EXERCISE DETAILS: Report each line in the items below that contains the word "conical", copying every such line in full.

################

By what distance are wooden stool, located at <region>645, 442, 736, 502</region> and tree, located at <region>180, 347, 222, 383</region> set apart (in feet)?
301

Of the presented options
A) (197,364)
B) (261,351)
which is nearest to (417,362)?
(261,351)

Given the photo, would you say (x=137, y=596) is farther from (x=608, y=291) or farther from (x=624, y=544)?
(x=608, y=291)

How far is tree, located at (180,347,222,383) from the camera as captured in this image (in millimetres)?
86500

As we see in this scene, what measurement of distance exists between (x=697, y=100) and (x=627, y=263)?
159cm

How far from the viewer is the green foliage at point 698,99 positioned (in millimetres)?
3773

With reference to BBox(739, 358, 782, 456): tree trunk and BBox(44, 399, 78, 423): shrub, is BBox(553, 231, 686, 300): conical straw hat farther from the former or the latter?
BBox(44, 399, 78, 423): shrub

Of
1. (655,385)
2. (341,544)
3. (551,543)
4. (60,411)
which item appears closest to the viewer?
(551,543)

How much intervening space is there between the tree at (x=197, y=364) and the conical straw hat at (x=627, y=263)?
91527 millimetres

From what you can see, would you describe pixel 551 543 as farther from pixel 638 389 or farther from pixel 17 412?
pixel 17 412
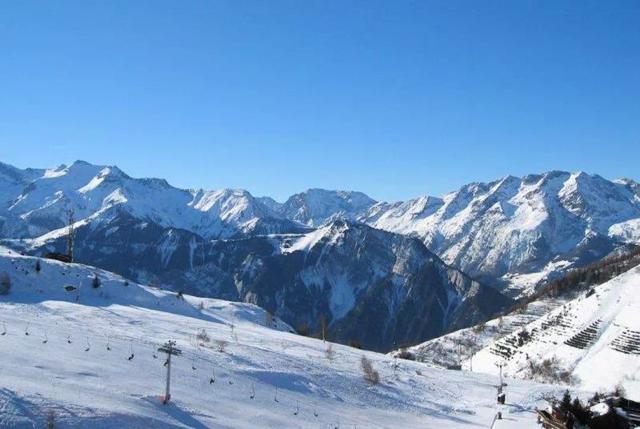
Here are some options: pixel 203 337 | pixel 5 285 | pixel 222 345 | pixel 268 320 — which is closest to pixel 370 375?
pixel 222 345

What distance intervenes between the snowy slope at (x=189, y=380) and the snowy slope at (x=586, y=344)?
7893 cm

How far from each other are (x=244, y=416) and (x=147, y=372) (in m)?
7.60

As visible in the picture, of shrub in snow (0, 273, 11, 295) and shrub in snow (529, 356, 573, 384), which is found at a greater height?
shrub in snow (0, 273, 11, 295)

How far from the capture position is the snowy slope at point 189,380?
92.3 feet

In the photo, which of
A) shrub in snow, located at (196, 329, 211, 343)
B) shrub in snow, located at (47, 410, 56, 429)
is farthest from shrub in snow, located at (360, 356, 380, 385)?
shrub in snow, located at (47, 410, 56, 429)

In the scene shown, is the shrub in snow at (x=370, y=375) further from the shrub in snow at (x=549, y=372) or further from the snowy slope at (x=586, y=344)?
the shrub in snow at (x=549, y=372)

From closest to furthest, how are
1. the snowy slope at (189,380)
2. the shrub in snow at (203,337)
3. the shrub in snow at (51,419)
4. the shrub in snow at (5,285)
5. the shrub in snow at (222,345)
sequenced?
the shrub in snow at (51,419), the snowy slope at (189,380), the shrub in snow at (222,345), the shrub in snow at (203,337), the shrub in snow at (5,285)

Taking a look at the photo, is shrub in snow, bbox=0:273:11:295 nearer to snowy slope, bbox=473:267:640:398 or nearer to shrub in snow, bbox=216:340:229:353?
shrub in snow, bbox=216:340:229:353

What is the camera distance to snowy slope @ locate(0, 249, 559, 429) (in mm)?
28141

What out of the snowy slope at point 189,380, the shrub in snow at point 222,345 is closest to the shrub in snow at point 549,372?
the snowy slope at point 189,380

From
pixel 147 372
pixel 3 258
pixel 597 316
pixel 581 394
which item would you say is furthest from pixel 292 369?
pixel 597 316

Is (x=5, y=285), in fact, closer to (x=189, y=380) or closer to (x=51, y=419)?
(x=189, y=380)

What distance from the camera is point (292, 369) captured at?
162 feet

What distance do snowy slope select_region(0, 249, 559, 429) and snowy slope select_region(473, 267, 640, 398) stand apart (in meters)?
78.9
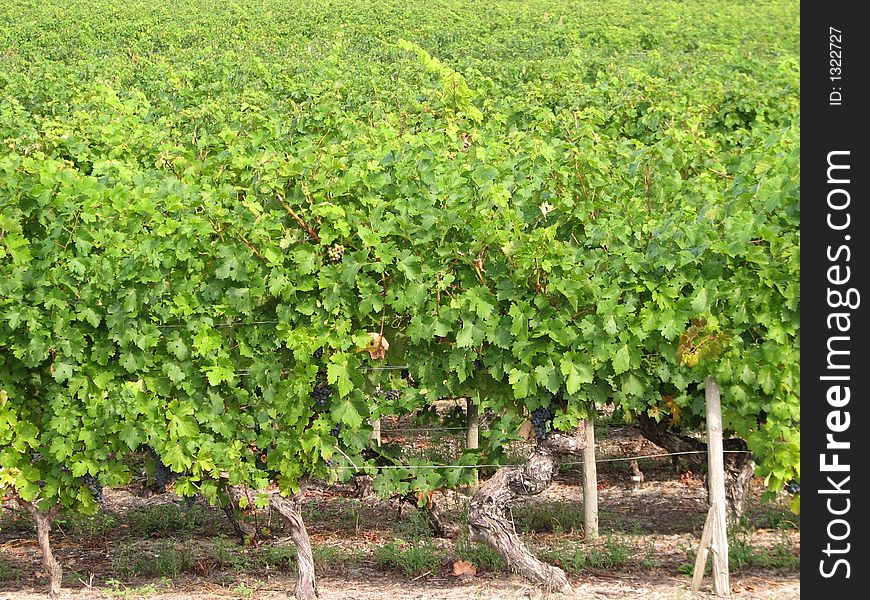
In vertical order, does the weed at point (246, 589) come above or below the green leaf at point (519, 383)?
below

################

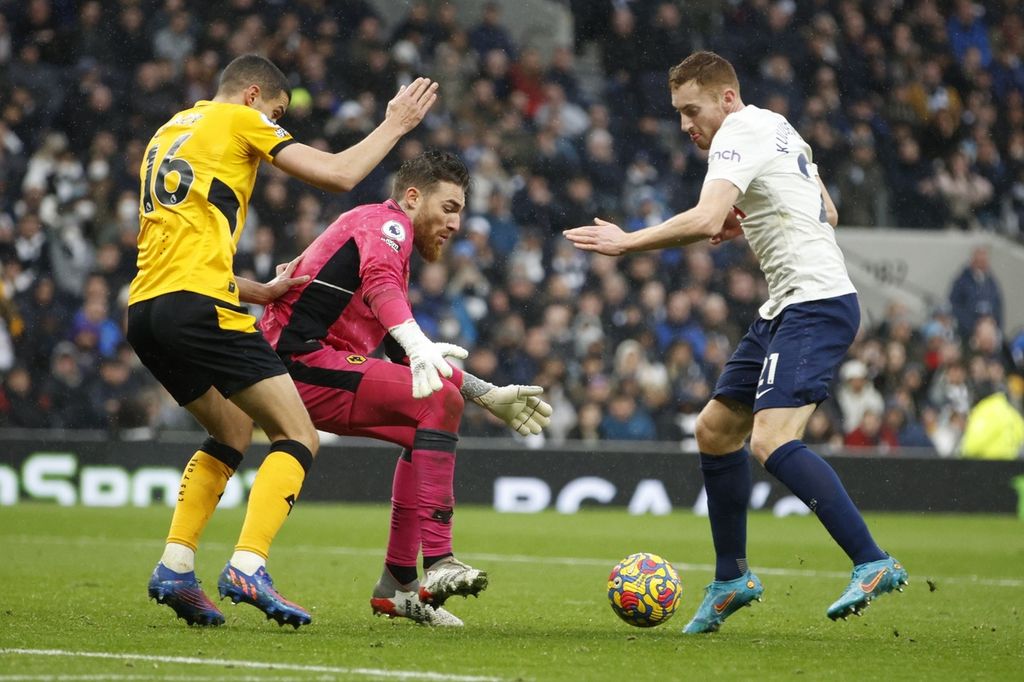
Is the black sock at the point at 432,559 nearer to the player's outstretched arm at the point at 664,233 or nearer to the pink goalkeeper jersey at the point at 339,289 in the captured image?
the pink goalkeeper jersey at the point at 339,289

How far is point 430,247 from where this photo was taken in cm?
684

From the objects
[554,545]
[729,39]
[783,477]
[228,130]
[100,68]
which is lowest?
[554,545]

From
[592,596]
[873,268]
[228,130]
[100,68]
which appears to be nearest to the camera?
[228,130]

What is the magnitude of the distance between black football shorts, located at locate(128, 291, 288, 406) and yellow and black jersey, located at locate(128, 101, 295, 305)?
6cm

################

RESULT OF THE TASK:
With reference to BBox(739, 358, 782, 456): tree trunk and BBox(44, 399, 78, 423): shrub, is BBox(553, 231, 686, 300): conical straw hat farther from the former or the latter?
How much intervening space is there between the tree at (x=197, y=364) and the conical straw hat at (x=627, y=263)?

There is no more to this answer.